(Records drawn from a dataset)
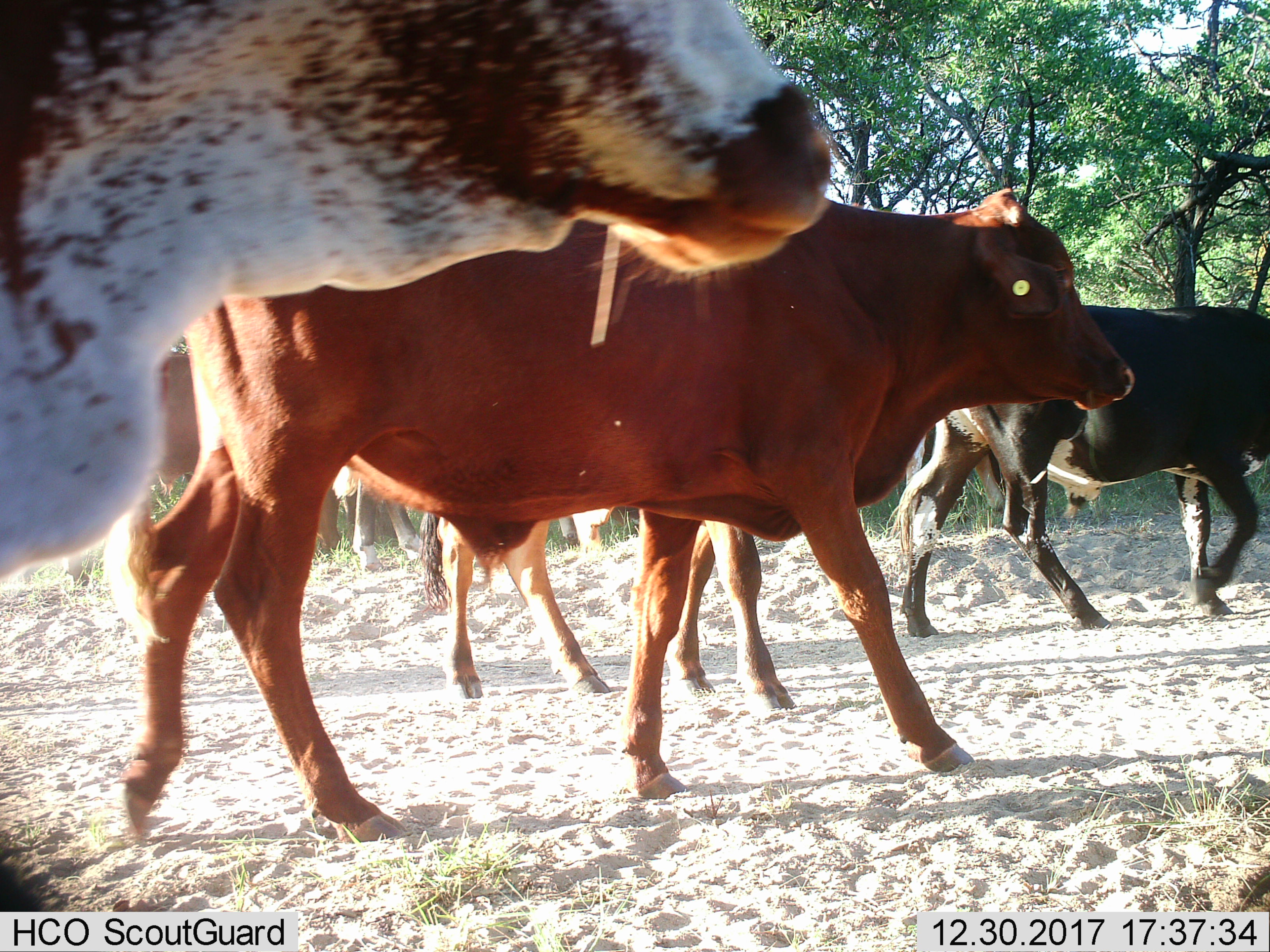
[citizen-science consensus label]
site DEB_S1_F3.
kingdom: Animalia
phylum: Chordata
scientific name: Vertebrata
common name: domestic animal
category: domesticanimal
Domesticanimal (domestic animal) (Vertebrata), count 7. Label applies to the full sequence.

**What the exercise asks**
If a record contains a picture, drop the picture and repeat the rest exactly.

**Completed task**
[citizen-science consensus label]
site DEB_S1_F3.
kingdom: Animalia
phylum: Chordata
scientific name: Vertebrata
common name: domestic animal
category: domesticanimal
Domesticanimal (domestic animal) (Vertebrata), count 7. Label applies to the full sequence.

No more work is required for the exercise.